Sav .250
Member
Grouse tend to make all look stupid. You have to be cat-quick with your shotgun.
Not much aiming going on ...........................just point and pull.
Not much aiming going on ...........................just point and pull.
If it's tight cover, you can't worry about lead. Snap-shooting is the order of the day.Managed to take a shot at one the other day, missed though:banghead: did not have a big enough lead.
Nothing is guaranteed with grouse (or with anything else) and they can be found just about anywhere in the woods, however there's a few good places to look.
1) Edges. Grouse like edges such as hardwood meeting softwood, overgrown fields, stone walls, logging roads, and lightly traveled gravel roads.
2) Hunt early mornings and you will probably flush them from trees. If you flush one be ready, there is often more.
3) BE READY! This means at all times.

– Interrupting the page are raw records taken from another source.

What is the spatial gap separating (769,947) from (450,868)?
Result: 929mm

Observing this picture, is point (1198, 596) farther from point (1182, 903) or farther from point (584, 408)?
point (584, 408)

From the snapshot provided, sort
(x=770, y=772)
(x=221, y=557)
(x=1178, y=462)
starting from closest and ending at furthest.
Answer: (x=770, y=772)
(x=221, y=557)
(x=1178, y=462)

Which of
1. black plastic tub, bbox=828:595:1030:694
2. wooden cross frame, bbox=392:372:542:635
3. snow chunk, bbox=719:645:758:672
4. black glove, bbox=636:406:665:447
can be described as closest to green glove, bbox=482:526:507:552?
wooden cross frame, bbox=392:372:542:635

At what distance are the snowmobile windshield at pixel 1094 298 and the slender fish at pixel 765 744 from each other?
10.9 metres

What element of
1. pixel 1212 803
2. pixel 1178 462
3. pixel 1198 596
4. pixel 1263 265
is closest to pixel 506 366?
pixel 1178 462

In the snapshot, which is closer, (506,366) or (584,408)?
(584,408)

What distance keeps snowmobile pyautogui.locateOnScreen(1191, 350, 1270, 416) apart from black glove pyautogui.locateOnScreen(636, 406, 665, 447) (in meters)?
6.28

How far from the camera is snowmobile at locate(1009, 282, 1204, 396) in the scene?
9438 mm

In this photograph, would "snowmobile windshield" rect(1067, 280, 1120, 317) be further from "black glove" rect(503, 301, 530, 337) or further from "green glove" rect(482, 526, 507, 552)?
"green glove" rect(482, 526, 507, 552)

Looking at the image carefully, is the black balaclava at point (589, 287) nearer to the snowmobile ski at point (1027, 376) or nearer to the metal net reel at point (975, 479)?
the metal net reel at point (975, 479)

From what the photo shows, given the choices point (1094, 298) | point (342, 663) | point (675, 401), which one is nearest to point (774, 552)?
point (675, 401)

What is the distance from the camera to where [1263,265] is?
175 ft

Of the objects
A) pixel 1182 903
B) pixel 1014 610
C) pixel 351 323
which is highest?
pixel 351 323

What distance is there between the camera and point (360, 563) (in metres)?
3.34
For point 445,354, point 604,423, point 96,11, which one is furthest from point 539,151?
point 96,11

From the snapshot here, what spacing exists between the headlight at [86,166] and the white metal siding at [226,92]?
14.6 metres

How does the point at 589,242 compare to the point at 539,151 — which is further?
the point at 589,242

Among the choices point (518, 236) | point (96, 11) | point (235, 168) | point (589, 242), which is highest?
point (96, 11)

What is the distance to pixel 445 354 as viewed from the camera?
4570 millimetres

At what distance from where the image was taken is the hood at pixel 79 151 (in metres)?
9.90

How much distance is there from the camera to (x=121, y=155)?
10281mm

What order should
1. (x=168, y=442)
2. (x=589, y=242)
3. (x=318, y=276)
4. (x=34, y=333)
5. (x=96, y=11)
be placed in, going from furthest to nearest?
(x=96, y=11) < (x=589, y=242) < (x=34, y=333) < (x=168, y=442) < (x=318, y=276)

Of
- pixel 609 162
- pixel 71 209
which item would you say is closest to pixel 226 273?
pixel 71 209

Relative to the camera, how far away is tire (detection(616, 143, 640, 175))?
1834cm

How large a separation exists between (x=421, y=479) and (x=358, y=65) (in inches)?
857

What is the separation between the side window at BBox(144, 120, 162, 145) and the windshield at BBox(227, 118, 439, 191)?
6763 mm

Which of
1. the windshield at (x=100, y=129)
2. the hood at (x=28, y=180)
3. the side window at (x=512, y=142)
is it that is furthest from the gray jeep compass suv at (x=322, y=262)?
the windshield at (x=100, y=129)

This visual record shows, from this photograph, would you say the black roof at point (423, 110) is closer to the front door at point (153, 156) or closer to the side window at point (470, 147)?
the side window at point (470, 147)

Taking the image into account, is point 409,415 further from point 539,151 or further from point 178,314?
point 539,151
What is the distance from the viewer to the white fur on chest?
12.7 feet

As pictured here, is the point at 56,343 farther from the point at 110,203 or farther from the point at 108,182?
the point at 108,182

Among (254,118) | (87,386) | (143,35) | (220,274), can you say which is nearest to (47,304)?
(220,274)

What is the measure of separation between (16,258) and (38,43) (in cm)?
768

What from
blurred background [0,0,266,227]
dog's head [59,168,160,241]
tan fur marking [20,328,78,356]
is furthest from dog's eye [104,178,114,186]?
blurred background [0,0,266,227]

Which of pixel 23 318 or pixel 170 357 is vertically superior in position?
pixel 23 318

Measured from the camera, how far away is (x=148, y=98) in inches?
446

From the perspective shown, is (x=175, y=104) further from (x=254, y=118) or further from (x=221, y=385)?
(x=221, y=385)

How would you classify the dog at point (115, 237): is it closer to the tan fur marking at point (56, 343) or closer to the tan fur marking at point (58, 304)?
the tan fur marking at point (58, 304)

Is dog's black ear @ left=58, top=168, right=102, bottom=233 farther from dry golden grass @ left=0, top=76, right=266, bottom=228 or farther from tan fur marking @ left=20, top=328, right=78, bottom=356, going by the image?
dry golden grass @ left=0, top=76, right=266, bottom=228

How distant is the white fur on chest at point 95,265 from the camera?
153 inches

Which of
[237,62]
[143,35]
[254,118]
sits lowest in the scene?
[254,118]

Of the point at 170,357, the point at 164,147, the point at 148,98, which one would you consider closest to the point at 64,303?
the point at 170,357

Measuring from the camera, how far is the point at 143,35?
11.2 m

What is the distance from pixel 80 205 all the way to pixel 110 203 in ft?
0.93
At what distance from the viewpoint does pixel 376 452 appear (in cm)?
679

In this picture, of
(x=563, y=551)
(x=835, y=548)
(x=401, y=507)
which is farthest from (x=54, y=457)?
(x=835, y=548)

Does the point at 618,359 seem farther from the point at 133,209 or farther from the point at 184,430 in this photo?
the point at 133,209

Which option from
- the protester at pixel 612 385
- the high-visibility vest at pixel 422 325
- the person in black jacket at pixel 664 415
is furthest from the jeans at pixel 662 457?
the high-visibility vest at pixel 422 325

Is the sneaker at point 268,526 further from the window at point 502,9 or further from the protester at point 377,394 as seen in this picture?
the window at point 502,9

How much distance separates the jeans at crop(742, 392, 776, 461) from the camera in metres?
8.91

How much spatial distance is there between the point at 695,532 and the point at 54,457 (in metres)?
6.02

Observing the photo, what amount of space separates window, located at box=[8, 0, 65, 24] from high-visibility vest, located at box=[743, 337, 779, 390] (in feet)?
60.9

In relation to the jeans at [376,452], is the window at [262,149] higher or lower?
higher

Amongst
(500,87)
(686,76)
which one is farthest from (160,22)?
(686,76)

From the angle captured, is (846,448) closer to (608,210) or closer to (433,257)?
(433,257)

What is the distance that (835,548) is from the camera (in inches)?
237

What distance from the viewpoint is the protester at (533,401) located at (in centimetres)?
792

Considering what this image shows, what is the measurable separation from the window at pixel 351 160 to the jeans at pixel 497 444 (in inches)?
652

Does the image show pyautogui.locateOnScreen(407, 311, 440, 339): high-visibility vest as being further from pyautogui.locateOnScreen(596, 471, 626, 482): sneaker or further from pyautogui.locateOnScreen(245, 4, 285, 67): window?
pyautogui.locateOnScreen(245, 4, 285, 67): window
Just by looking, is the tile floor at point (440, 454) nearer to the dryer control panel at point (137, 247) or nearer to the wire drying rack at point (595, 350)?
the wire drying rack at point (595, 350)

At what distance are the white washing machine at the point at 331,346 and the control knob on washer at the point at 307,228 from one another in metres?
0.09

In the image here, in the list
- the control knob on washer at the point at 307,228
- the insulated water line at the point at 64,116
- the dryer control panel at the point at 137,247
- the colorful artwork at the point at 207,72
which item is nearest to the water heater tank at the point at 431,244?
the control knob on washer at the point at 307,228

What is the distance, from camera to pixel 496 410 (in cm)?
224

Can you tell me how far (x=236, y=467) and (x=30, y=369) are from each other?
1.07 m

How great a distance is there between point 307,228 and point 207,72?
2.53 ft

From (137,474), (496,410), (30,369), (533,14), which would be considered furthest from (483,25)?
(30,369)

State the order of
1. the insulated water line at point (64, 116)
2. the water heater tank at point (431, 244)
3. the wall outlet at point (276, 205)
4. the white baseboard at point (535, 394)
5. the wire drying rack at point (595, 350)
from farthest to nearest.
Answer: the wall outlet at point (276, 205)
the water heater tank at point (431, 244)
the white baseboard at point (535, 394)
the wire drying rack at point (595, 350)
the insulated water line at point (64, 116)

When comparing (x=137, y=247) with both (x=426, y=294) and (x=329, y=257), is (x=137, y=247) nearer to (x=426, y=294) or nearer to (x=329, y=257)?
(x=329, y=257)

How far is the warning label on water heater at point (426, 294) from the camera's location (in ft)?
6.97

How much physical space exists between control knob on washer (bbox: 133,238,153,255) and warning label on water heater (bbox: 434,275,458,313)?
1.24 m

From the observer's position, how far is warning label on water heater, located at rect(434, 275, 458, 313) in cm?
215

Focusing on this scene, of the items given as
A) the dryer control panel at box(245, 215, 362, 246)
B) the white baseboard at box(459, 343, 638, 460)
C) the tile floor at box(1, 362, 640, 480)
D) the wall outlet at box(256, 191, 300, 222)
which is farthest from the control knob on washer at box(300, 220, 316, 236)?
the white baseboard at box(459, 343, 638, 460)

Grouse have a nasty habit of flushing when you're bending over to climb under a log, or even when you're taking a leak. One flew in just as I was doing that one day and I got him.
4) On rainy days hunt the pines. Grouse don't care for getting soaked and prefer the shelter thick pines provide.
5) Learn to spot them on the ground or in trees. If you're hunting old apple trees don't go barging in. Scan the trees and the ground beneath them first. If you spot them first you have a huge advantage even if you don't shoot them sitting still. Often just before dark you can spot them feeding high up in birch trees or any other trees that produce catkins. They go to the very top and are pretty easy to spot against the sky.
That should be a good start for you. They aren't a complicated creature to hunt but they can be frustrating and you have to be persistant. It's also great exercise!
That should be a good start for you. They aren't a complicated creature to hunt but they can be frustrating and you have to be persistant. It's also great exercise!